Material for this exercise =
◇ ◇ ◇

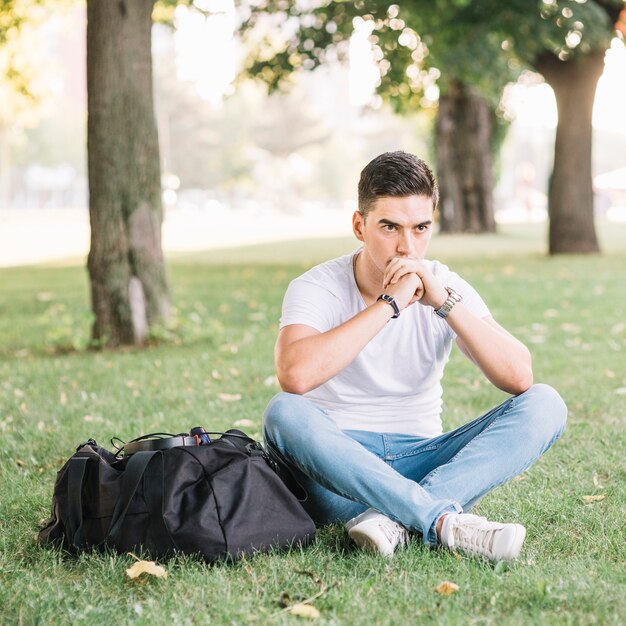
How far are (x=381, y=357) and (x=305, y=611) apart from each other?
46.5 inches

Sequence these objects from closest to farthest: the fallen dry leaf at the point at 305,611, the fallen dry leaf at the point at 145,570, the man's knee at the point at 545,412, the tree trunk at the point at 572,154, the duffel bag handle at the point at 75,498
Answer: the fallen dry leaf at the point at 305,611 → the fallen dry leaf at the point at 145,570 → the duffel bag handle at the point at 75,498 → the man's knee at the point at 545,412 → the tree trunk at the point at 572,154

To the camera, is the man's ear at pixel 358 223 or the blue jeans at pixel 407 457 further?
the man's ear at pixel 358 223

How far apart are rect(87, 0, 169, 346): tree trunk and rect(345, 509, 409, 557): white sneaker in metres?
5.51

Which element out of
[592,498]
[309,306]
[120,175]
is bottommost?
[592,498]

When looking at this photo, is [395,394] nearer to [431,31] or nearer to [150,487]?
[150,487]

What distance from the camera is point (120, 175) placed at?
855 cm

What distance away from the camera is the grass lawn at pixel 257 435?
3.00 metres

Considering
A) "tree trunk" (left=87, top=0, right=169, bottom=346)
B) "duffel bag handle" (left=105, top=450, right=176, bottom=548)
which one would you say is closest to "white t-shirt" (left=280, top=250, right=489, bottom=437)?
"duffel bag handle" (left=105, top=450, right=176, bottom=548)

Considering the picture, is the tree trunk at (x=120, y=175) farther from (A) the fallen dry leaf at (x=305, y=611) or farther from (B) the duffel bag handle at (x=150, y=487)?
(A) the fallen dry leaf at (x=305, y=611)

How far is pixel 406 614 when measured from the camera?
2938 mm

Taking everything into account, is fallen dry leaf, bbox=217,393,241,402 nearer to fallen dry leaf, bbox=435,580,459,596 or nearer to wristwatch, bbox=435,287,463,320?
wristwatch, bbox=435,287,463,320

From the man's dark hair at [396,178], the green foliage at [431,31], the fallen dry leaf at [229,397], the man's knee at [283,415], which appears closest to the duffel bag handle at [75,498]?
the man's knee at [283,415]

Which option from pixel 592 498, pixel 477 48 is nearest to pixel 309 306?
pixel 592 498

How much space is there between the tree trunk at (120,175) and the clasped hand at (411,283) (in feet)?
17.4
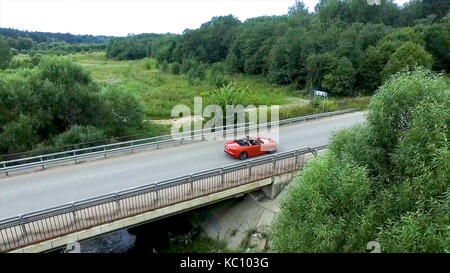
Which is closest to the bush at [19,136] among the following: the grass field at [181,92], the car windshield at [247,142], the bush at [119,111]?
the bush at [119,111]

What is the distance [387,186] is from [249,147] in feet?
29.7

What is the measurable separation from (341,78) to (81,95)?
30237mm

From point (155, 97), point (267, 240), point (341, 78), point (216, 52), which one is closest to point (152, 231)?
point (267, 240)

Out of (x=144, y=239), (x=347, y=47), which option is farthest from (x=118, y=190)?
(x=347, y=47)

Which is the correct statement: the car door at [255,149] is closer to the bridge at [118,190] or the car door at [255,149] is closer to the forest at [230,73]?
the bridge at [118,190]

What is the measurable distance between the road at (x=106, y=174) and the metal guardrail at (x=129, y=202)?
1798 millimetres

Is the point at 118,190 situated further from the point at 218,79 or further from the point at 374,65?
the point at 374,65

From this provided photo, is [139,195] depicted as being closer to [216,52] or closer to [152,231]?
[152,231]

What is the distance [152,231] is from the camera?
1541cm

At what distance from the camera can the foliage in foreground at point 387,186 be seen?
6.47 meters

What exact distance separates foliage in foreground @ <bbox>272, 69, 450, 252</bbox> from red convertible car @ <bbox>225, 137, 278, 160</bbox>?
7.22 metres

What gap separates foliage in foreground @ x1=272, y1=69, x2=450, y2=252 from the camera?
6.47 metres

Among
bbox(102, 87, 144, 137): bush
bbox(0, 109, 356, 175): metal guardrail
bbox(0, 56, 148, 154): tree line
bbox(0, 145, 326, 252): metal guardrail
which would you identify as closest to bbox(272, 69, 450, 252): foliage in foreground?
bbox(0, 145, 326, 252): metal guardrail
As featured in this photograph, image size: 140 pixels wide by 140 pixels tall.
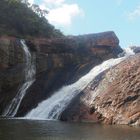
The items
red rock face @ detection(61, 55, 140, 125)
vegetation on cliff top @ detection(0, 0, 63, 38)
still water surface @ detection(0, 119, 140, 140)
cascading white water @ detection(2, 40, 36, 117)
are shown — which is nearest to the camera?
still water surface @ detection(0, 119, 140, 140)

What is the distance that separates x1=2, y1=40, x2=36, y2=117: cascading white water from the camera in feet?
177

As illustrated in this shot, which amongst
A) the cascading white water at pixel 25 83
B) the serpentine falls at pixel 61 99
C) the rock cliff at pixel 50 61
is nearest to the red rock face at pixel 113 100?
the serpentine falls at pixel 61 99

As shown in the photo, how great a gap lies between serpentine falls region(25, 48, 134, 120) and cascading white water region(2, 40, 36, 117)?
8.32 feet

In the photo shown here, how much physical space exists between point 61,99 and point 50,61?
8.53m

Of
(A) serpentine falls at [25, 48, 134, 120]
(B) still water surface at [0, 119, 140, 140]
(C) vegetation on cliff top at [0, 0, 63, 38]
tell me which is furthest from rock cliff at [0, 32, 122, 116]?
(B) still water surface at [0, 119, 140, 140]

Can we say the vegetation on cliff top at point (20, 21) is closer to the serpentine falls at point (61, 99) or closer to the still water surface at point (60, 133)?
the serpentine falls at point (61, 99)

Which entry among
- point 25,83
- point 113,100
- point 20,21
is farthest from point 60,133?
point 20,21

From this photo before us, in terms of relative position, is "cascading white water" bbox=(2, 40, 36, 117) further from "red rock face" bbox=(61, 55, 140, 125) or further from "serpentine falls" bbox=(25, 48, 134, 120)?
"red rock face" bbox=(61, 55, 140, 125)

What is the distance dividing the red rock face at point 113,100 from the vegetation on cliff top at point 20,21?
19793mm

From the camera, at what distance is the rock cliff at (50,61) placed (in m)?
56.0

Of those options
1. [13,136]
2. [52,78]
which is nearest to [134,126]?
[13,136]

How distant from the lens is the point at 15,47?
58156 mm

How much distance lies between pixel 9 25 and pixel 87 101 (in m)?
24.9

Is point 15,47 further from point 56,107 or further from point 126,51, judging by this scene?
point 126,51
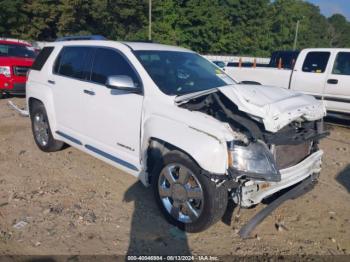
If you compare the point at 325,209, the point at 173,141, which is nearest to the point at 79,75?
the point at 173,141

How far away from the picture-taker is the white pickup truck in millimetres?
8195

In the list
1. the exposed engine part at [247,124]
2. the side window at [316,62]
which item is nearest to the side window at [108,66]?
the exposed engine part at [247,124]

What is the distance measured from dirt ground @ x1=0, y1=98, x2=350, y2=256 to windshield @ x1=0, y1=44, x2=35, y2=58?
284 inches

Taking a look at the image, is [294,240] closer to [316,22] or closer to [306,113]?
[306,113]

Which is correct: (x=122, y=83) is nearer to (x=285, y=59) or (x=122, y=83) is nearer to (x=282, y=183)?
(x=282, y=183)

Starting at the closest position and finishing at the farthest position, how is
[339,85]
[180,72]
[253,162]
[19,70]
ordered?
[253,162] < [180,72] < [339,85] < [19,70]

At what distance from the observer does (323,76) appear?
8.51 metres

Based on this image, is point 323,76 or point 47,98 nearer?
point 47,98

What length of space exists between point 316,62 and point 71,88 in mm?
6472

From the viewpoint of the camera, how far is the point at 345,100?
8086 millimetres

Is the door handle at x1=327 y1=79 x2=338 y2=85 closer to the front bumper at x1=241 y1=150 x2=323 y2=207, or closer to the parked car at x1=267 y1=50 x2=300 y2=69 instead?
the parked car at x1=267 y1=50 x2=300 y2=69

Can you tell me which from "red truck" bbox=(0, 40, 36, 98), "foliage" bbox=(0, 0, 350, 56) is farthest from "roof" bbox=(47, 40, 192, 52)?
"foliage" bbox=(0, 0, 350, 56)

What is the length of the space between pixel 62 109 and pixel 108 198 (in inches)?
64.6

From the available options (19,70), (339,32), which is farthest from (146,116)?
(339,32)
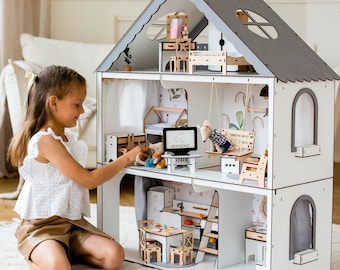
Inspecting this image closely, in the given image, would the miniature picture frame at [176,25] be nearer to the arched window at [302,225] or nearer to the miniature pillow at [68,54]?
the arched window at [302,225]

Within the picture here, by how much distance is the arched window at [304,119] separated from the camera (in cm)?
202

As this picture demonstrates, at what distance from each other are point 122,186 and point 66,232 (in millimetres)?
1283

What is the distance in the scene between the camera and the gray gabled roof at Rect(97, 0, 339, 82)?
2.00 meters

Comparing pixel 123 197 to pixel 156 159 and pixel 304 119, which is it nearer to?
pixel 156 159

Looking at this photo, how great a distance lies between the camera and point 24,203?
226 centimetres

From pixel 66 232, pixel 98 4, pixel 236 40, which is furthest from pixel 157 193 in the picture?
pixel 98 4

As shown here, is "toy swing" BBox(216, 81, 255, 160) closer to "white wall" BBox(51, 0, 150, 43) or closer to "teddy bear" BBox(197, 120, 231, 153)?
"teddy bear" BBox(197, 120, 231, 153)

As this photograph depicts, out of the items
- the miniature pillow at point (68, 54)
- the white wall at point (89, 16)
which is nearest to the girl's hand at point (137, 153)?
the miniature pillow at point (68, 54)

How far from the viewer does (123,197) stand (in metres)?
3.36

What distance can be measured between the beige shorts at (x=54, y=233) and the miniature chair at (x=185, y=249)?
20 cm

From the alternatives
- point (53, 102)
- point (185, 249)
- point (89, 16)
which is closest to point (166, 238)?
point (185, 249)

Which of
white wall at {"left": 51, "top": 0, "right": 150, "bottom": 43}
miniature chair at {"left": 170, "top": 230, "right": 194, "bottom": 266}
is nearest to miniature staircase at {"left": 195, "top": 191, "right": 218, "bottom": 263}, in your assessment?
miniature chair at {"left": 170, "top": 230, "right": 194, "bottom": 266}

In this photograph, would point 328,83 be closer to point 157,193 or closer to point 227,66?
point 227,66

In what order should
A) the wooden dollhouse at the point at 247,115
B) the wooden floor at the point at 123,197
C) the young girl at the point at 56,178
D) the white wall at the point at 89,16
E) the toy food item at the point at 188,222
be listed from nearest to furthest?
the wooden dollhouse at the point at 247,115 → the young girl at the point at 56,178 → the toy food item at the point at 188,222 → the wooden floor at the point at 123,197 → the white wall at the point at 89,16
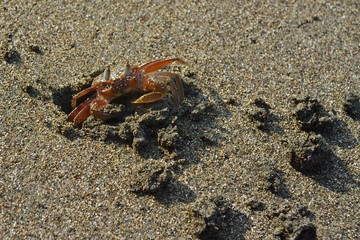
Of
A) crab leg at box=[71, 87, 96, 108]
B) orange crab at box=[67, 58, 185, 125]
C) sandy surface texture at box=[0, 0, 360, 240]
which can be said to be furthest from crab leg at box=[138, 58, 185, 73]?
crab leg at box=[71, 87, 96, 108]

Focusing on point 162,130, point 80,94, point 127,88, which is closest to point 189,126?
point 162,130

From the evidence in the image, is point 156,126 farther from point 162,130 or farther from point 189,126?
point 189,126

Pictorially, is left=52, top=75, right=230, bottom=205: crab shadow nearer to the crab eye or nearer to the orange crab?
the orange crab

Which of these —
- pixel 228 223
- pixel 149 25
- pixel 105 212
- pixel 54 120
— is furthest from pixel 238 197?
pixel 149 25

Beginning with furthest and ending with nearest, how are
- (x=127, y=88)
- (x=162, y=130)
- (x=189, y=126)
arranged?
(x=127, y=88)
(x=189, y=126)
(x=162, y=130)

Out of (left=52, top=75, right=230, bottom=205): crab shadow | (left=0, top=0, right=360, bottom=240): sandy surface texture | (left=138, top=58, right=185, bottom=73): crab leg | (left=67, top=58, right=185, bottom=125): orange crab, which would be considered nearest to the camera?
(left=0, top=0, right=360, bottom=240): sandy surface texture

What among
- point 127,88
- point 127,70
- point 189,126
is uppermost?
point 127,70
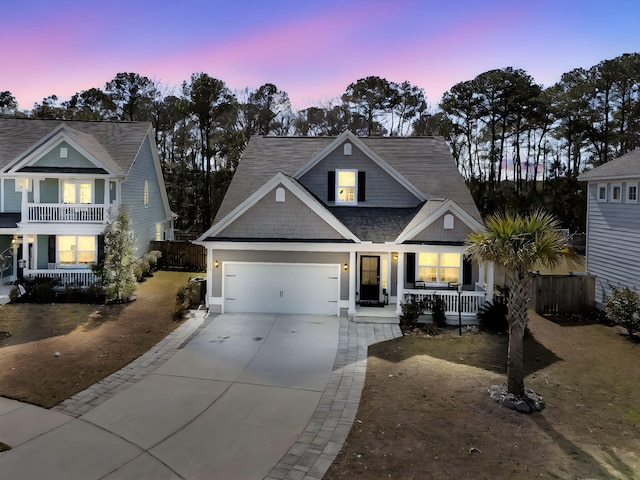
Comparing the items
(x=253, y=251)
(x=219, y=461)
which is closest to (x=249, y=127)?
(x=253, y=251)

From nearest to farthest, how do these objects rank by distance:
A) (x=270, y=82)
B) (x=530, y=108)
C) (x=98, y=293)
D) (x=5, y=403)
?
(x=5, y=403) → (x=98, y=293) → (x=530, y=108) → (x=270, y=82)

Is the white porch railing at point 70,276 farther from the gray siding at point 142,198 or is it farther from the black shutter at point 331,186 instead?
the black shutter at point 331,186

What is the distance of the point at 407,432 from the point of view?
755 cm

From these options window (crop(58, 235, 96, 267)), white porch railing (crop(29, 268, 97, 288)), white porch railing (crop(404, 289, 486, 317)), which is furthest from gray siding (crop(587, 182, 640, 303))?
window (crop(58, 235, 96, 267))

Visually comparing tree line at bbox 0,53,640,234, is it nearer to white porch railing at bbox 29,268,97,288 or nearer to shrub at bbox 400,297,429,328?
white porch railing at bbox 29,268,97,288

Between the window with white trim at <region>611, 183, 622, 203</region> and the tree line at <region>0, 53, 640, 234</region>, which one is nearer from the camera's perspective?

◇ ◇ ◇

What to produce =
Copy the material from the line with "How distant from" to the line with "8.51 metres", replacing "picture-taker" with "photographer" and changing nothing else. Omit the pictures.

Exercise output =
How distant from the lens is the point at 15,47?
58156 mm

How much distance lies between pixel 9 25 and pixel 87 101 (in m)?
24.9

Is point 15,47 further from point 56,107 or further from point 126,51, judging by this scene?
point 126,51
If you compare the point at 325,209, the point at 173,141, which is nearest to the point at 79,75?
the point at 173,141

How far away from the photographer is the white pickup truck in millimetres?
8195

In the list
1. the exposed engine part at [247,124]
2. the side window at [316,62]
which item is nearest to the side window at [108,66]?
the exposed engine part at [247,124]

What is the distance measured from dirt ground @ x1=0, y1=98, x2=350, y2=256 to windshield @ x1=0, y1=44, x2=35, y2=58?
284 inches

Taking a look at the image, is [294,240] closer to [316,22] or closer to [306,113]?
[306,113]

Which is correct: (x=122, y=83) is nearer to (x=285, y=59) or (x=122, y=83) is nearer to (x=282, y=183)?
(x=282, y=183)

Starting at the closest position and finishing at the farthest position, how is
[339,85]
[180,72]
[253,162]
[19,70]
ordered?
[253,162] < [180,72] < [339,85] < [19,70]

At what distance from the observer does (323,76) appear?
8.51 metres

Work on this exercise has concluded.